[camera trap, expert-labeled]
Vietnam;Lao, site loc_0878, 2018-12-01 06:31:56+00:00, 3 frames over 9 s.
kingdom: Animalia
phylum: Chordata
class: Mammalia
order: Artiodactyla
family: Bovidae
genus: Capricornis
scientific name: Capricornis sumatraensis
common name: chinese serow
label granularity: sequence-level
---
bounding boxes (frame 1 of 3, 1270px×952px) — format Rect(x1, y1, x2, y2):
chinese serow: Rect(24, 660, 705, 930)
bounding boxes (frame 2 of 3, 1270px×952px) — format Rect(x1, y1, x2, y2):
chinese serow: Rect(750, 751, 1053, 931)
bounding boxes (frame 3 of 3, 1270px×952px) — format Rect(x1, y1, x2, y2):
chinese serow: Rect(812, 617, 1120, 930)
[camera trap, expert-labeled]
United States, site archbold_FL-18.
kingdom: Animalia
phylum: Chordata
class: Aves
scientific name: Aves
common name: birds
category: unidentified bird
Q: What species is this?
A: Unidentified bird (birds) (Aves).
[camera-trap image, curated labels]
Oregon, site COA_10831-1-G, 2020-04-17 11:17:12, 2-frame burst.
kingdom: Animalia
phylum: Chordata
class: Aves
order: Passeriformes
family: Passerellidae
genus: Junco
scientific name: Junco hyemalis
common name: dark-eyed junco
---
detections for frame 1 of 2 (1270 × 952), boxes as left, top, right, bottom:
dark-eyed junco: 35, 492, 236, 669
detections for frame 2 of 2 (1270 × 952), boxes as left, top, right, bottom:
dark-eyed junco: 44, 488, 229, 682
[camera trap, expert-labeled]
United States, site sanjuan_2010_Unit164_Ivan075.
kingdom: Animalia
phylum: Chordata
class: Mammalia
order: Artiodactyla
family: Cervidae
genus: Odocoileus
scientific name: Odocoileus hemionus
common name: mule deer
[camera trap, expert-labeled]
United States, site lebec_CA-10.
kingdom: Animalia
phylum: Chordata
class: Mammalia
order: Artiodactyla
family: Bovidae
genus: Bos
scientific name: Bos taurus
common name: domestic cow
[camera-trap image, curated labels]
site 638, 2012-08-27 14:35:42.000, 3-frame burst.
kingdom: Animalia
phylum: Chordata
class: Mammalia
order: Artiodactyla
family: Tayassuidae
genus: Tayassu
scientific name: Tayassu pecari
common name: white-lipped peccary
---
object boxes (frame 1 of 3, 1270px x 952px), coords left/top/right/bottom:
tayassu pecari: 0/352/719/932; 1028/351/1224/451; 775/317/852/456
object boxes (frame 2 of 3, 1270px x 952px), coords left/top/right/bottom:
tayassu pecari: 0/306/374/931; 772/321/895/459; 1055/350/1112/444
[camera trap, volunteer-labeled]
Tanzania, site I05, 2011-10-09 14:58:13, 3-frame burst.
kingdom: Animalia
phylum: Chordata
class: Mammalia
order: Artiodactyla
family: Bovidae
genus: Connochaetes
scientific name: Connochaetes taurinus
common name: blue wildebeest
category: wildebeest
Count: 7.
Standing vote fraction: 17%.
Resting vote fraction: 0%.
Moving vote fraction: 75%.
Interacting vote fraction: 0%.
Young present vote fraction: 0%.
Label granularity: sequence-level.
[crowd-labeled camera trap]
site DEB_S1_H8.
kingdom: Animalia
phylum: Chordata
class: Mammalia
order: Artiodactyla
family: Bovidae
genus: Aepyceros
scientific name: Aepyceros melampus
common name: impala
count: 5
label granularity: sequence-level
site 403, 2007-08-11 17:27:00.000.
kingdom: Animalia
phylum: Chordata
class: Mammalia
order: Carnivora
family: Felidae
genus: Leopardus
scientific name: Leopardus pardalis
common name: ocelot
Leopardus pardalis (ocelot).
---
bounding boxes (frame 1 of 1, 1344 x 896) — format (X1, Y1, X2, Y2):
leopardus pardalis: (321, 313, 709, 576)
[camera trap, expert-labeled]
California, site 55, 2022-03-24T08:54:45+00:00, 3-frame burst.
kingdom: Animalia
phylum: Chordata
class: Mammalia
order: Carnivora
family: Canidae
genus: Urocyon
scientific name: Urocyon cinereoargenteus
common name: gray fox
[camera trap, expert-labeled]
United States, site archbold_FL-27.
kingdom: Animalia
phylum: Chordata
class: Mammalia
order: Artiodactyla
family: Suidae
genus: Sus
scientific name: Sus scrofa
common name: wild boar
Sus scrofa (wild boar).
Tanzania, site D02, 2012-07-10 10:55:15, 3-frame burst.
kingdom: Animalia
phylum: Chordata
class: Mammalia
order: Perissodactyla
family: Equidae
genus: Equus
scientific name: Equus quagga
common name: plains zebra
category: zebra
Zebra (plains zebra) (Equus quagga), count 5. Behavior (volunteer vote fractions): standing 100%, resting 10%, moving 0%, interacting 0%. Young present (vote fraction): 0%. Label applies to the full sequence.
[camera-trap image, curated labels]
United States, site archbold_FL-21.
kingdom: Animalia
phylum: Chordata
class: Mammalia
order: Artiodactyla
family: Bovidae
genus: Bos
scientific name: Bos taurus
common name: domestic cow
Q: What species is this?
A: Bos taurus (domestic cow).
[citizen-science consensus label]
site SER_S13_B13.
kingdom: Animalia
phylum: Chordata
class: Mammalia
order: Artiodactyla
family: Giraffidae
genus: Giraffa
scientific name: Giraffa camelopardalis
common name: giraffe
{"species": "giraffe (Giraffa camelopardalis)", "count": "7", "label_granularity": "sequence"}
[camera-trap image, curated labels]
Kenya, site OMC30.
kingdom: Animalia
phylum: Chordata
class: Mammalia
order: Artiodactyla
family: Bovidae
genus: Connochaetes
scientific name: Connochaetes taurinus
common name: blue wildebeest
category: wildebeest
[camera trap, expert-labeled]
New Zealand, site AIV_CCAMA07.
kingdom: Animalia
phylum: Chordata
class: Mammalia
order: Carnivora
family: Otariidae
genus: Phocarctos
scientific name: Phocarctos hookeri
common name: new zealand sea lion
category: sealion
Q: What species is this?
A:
▬▬▬
(What to produce):
All of the material must be written out again without any change.

(Result):
[camera trap, expert-labeled]
Vietnam;Lao, site loc_0878, 2018-12-01 06:31:56+00:00, 3 frames over 9 s.
kingdom: Animalia
phylum: Chordata
class: Mammalia
order: Artiodactyla
family: Bovidae
genus: Capricornis
scientific name: Capricornis sumatraensis
common name: chinese serow
label granularity: sequence-level
---
bounding boxes (frame 1 of 3, 1270px×952px) — format Rect(x1, y1, x2, y2):
chinese serow: Rect(24, 660, 705, 930)
bounding boxes (frame 2 of 3, 1270px×952px) — format Rect(x1, y1, x2, y2):
chinese serow: Rect(750, 751, 1053, 931)
bounding boxes (frame 3 of 3, 1270px×952px) — format Rect(x1, y1, x2, y2):
chinese serow: Rect(812, 617, 1120, 930)
[camera trap, expert-labeled]
United States, site archbold_FL-18.
kingdom: Animalia
phylum: Chordata
class: Aves
scientific name: Aves
common name: birds
category: unidentified bird
Q: What species is this?
A: Unidentified bird (birds) (Aves).
[camera-trap image, curated labels]
Oregon, site COA_10831-1-G, 2020-04-17 11:17:12, 2-frame burst.
kingdom: Animalia
phylum: Chordata
class: Aves
order: Passeriformes
family: Passerellidae
genus: Junco
scientific name: Junco hyemalis
common name: dark-eyed junco
---
detections for frame 1 of 2 (1270 × 952), boxes as left, top, right, bottom:
dark-eyed junco: 35, 492, 236, 669
detections for frame 2 of 2 (1270 × 952), boxes as left, top, right, bottom:
dark-eyed junco: 44, 488, 229, 682
[camera trap, expert-labeled]
United States, site sanjuan_2010_Unit164_Ivan075.
kingdom: Animalia
phylum: Chordata
class: Mammalia
order: Artiodactyla
family: Cervidae
genus: Odocoileus
scientific name: Odocoileus hemionus
common name: mule deer
[camera trap, expert-labeled]
United States, site lebec_CA-10.
kingdom: Animalia
phylum: Chordata
class: Mammalia
order: Artiodactyla
family: Bovidae
genus: Bos
scientific name: Bos taurus
common name: domestic cow
[camera-trap image, curated labels]
site 638, 2012-08-27 14:35:42.000, 3-frame burst.
kingdom: Animalia
phylum: Chordata
class: Mammalia
order: Artiodactyla
family: Tayassuidae
genus: Tayassu
scientific name: Tayassu pecari
common name: white-lipped peccary
---
object boxes (frame 1 of 3, 1270px x 952px), coords left/top/right/bottom:
tayassu pecari: 0/352/719/932; 1028/351/1224/451; 775/317/852/456
object boxes (frame 2 of 3, 1270px x 952px), coords left/top/right/bottom:
tayassu pecari: 0/306/374/931; 772/321/895/459; 1055/350/1112/444
[camera trap, volunteer-labeled]
Tanzania, site I05, 2011-10-09 14:58:13, 3-frame burst.
kingdom: Animalia
phylum: Chordata
class: Mammalia
order: Artiodactyla
family: Bovidae
genus: Connochaetes
scientific name: Connochaetes taurinus
common name: blue wildebeest
category: wildebeest
Count: 7.
Standing vote fraction: 17%.
Resting vote fraction: 0%.
Moving vote fraction: 75%.
Interacting vote fraction: 0%.
Young present vote fraction: 0%.
Label granularity: sequence-level.
[crowd-labeled camera trap]
site DEB_S1_H8.
kingdom: Animalia
phylum: Chordata
class: Mammalia
order: Artiodactyla
family: Bovidae
genus: Aepyceros
scientific name: Aepyceros melampus
common name: impala
count: 5
label granularity: sequence-level
site 403, 2007-08-11 17:27:00.000.
kingdom: Animalia
phylum: Chordata
class: Mammalia
order: Carnivora
family: Felidae
genus: Leopardus
scientific name: Leopardus pardalis
common name: ocelot
Leopardus pardalis (ocelot).
---
bounding boxes (frame 1 of 1, 1344 x 896) — format (X1, Y1, X2, Y2):
leopardus pardalis: (321, 313, 709, 576)
[camera trap, expert-labeled]
California, site 55, 2022-03-24T08:54:45+00:00, 3-frame burst.
kingdom: Animalia
phylum: Chordata
class: Mammalia
order: Carnivora
family: Canidae
genus: Urocyon
scientific name: Urocyon cinereoargenteus
common name: gray fox
[camera trap, expert-labeled]
United States, site archbold_FL-27.
kingdom: Animalia
phylum: Chordata
class: Mammalia
order: Artiodactyla
family: Suidae
genus: Sus
scientific name: Sus scrofa
common name: wild boar
Sus scrofa (wild boar).
Tanzania, site D02, 2012-07-10 10:55:15, 3-frame burst.
kingdom: Animalia
phylum: Chordata
class: Mammalia
order: Perissodactyla
family: Equidae
genus: Equus
scientific name: Equus quagga
common name: plains zebra
category: zebra
Zebra (plains zebra) (Equus quagga), count 5. Behavior (volunteer vote fractions): standing 100%, resting 10%, moving 0%, interacting 0%. Young present (vote fraction): 0%. Label applies to the full sequence.
[camera-trap image, curated labels]
United States, site archbold_FL-21.
kingdom: Animalia
phylum: Chordata
class: Mammalia
order: Artiodactyla
family: Bovidae
genus: Bos
scientific name: Bos taurus
common name: domestic cow
Q: What species is this?
A: Bos taurus (domestic cow).
[citizen-science consensus label]
site SER_S13_B13.
kingdom: Animalia
phylum: Chordata
class: Mammalia
order: Artiodactyla
family: Giraffidae
genus: Giraffa
scientific name: Giraffa camelopardalis
common name: giraffe
{"species": "giraffe (Giraffa camelopardalis)", "count": "7", "label_granularity": "sequence"}
[camera-trap image, curated labels]
Kenya, site OMC30.
kingdom: Animalia
phylum: Chordata
class: Mammalia
order: Artiodactyla
family: Bovidae
genus: Connochaetes
scientific name: Connochaetes taurinus
common name: blue wildebeest
category: wildebeest
[camera trap, expert-labeled]
New Zealand, site AIV_CCAMA07.
kingdom: Animalia
phylum: Chordata
class: Mammalia
order: Carnivora
family: Otariidae
genus: Phocarctos
scientific name: Phocarctos hookeri
common name: new zealand sea lion
category: sealion
Q: What species is this?
A:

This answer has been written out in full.